Par le biais de la mise en place de ces puissants algorithmes, l’administration fiscale peut ainsi détecter de nombreuses fraudes fiscales telles que les trafics illicites, le commerce à grande échelle sans le déclarer, si la domiciliation fiscale est frauduleuse, etc. Les influenceurs et autres personnalités publiques sont donc les principales cibles de Bercy dans cette traque à la fraude. En effet, ils exposent énormément leur vie sur les réseaux sociaux, une source d’informations très utile pour l’administration fiscale.
Ce procédé avait déjà été utilisé par exemple en 2019 sur l’affaire concernant l’héritage de Johnny Hallyday. Dans cette affaire le fisc a pu établir, grâce à un tableau de géolocalisation d’Instagram par l’analyse de ses publications, que Johnny Hallyday était un résident fiscal français, et non américain.
Caroline Receveur est également dans le viseur du fisc depuis un certain temps. Elle est en effet, accusée d’avoir domicilié certaines de ses sociétés au Royaume-Uni afin de les gérer en France pour contourner les impôts français.
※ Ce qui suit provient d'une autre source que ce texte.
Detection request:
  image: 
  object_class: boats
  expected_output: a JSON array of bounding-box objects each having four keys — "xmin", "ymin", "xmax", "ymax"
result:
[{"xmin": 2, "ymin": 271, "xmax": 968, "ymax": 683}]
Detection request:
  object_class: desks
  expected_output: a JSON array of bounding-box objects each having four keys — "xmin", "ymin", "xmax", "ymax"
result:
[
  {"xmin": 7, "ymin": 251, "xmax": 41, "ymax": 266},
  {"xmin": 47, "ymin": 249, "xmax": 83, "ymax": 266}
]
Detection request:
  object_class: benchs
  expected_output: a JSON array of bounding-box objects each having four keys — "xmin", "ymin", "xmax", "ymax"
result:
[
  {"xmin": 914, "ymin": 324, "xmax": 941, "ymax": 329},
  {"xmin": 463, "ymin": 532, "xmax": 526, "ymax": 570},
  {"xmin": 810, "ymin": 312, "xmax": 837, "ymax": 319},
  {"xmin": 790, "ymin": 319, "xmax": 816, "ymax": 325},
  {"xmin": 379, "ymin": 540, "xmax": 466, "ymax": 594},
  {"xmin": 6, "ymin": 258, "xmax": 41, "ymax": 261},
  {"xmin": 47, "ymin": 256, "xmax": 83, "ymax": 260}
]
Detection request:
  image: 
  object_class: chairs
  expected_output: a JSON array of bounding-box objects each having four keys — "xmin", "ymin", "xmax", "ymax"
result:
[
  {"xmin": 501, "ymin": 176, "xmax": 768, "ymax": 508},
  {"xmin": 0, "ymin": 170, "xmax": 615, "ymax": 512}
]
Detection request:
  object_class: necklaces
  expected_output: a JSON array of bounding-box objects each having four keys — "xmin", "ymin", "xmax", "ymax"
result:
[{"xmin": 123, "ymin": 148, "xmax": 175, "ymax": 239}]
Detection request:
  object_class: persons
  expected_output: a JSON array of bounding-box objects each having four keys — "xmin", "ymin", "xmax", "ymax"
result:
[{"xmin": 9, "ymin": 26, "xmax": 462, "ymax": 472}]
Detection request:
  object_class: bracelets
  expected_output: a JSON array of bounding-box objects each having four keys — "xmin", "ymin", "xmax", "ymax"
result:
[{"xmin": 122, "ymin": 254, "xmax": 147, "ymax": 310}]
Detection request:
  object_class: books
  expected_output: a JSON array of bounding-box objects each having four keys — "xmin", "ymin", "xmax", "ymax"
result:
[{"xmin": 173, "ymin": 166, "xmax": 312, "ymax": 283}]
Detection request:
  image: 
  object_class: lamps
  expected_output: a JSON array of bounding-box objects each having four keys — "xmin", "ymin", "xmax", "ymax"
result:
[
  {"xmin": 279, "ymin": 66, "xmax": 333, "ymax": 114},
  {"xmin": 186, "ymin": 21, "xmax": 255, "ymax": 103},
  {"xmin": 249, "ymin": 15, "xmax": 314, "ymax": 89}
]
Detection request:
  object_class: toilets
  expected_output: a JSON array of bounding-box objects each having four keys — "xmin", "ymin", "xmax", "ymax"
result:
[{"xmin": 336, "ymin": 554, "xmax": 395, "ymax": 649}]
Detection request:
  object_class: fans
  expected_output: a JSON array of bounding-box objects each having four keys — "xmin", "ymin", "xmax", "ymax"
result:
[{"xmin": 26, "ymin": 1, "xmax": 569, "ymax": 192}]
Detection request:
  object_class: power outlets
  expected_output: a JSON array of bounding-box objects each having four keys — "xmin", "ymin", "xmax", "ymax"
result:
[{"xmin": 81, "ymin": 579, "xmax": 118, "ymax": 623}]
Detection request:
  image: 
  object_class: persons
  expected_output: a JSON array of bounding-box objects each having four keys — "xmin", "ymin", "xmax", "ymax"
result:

Ainsi, si un influenceur correspond à un profil de fraude, il subira alors un contrôle fiscal qui permet au fisc de vérifier l’exactitude des informations transmises par les contribuables lorsqu’ils déclarent leurs impôts. Si les informations ne sont pas exactes, alors ils pourront subir un redressement fiscal.
Il y a un objectif clair : le data-mining doit être à l’origine de 50% des contrôles fiscaux d’ici 2022. En 2019, il l’était déjà à hauteur de 22%.
III – Un contrôle fiscal toutefois restreint
Cependant, n’importe quelles données ne peuvent pas être collectées. En effet, seules les données publiques, ne nécessitant aucun mot de passe, ni une inscription sur le site, peuvent être collectées par l’algorithme mis en place. Ce qui est surtout le cas des influenceurs, car ce sont des personnalités publiques, qui ont quasiment systématiquement toutes leurs données en public. Cela peut concerner notamment une photo sur un compte Instagram public qui montrerait un patrimoine plus important que celui déclaré. En revanche, une photo publiée sur un compte privé restreint aux abonnés, même si elle permet de constater une fraude, ne peut pas être collectée par l’algorithme.
Concernant la suppression de ces données, les données sensibles sont supprimées dans un délai de cinq jours, et les autres données dans un délai maximum de trente jours. En revanche, les données peuvent être gardées durant 12 mois lorsqu’elles sont de nature à concourir à la constatation d’un manquement fiscal ou d’une infraction douanière.
Ce présent décret constitue une expérimentation censée durer trois ans. Après cette période, son efficacité sera diagnostiquée, et ainsi, les pouvoirs publics pourront décider de l’étendre, le restreindre, ou encore le supprimer.
Toutefois, nombreuses sont les personnes s’inquiétant pour l’utilisation de leurs données personnelles notamment en ce qui concerne le respect de leur vie privée ou de leur liberté d’expression. Se pose également la question de la correspondance entre ce qui est partagé sur les réseaux et le train de vie réel des internautes.
On se donne alors rendez-vous dans trois ans afin de constater les bénéfices (ou les dégâts?) de ces nouveaux contrôles fiscaux.